Saviano alla Gran Guardia: «Ora spera anche il Sud»

PENNA ANTIMAFIA. Rigorose le misure di sicurezza nell'auditorium. Roberto Saviano «presentato» da padre Zanotelli
Roberto Saviano durante la sua narrazione su Castelvolturno
Roberto Saviano durante la sua narrazione su Castelvolturno
Roberto Saviano durante la sua narrazione su Castelvolturno
Roberto Saviano durante la sua narrazione su Castelvolturno

Verona. «Mi piace dei comboniani il loro senso di cittadinanza che non si basa sulla nascita o sul sangue ma sull'amore per la terra in cui vivono, è il loro sogno di rendere città di tutti quella che era la città di nessuno, di trasformare in bellezza il deserto con azioni concrete». Roberto Saviano, circondato dai suoi «angeli custodi» che non lo perdono di vista un istante, comincia così la sua narrazione in un auditorium blindato e stracolmo. Il tema è «Castelvolturno: Africa».
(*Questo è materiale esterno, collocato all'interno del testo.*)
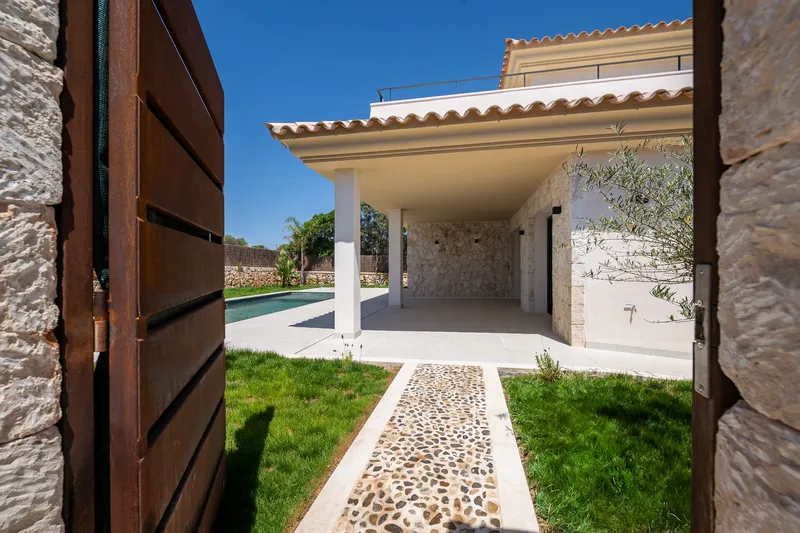 Modern new build villa with sea view roof terrace in Cala Llombards — photo 4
Quando entra, accompagnato da padre Alex Zanotelli, viene accolto da un applauso incessante. Degno di una star. «Un paese che trasforma in eroe un Saviano», aveva confidato poco prima ad alcuni amici, «non è un paese normale». Solo le poltrone riservate al Comune rimangono vuote. Per l'amministrazione c'è solo l'assessore Mario Rossi. Assenze clamorose poiché l'autore di Gomorra è, per decisione del Consiglio comunale, cittadino onorario della nostra città.
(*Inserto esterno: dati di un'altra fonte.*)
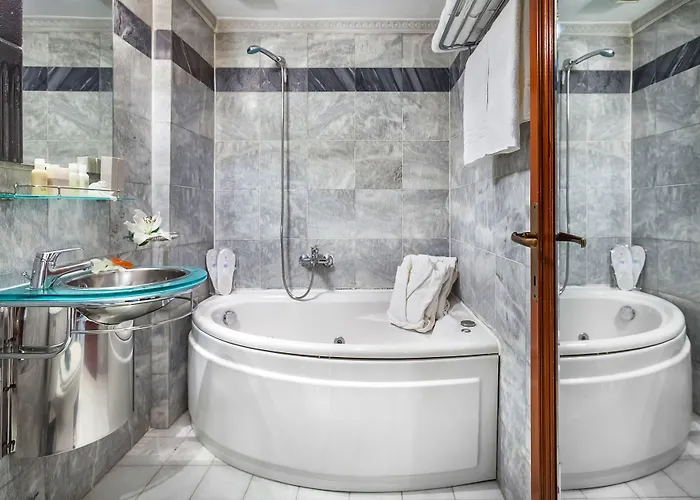 Imperial Palace Classical Hotell 4*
La serata si caratterizza per le severe misure di sicurezza. All'ingresso gli addetti al servizio d'ordine controllano una ad una le circa 700 persone che fanno la fila davanti alla Gran Guardia. L'ex direttore di Nigrizia lo presenta con parole bellissime: «Il suo lavoro consiste nel liberare la parola». E «parole di verità» Zanotelli le pronuncia sui rifiuti di Napoli, un'emergenza che lo vede in prima linea accanto alle popolazioni che si ribellano a nuove megadiscariche. Il suo è un grido di aiuto: «Stiamo morendo, no: ci stanno ammazzando con i rifiuti tossici prodotti dall'industria del centro-nord, le diossine colpiscono donne incinte e neonati e fa morire la gente di leucemia». E aggiunge: «Abbiamo 14 chilometri di ecoballe che infettano una terra che una tempo era chiamata "Taverna del re" tanto era ricca, ma i potentati non vogliono la raccolta differenziata ma l'incenerimento, il nuovo grande affare, perché conta solo il profitto».
Il racconto che il giornalista dalla vita blindata per le minacce di morte della camorra, fa sulle vicende esemplari di Castelvolturno è una sorta di teatro civile intervallato da immagini e filmati. Il ritmo è incalzante. Si comincia dagli anni '60: «Era bellissima, con una immensa pineta sul mare». Un paradiso travolto dal «sogno delirante» che si tradusse «in 800mila metri quadrati di cemento armato, completamente abusivo». E col tempo diventa luogo di disperazione, dove persino la sabbia del litorale viene depredata dalle cosche, presto riempita da immigrati africani schiavizzati dall'alleanza tra mafia nigeriana e camorra». E in una situazione all'apparenza disperata, sottolinea Saviano, la presenza dei comboniani «ha del miracoloso perché consente agli africani di avere un'alternativa». E.S.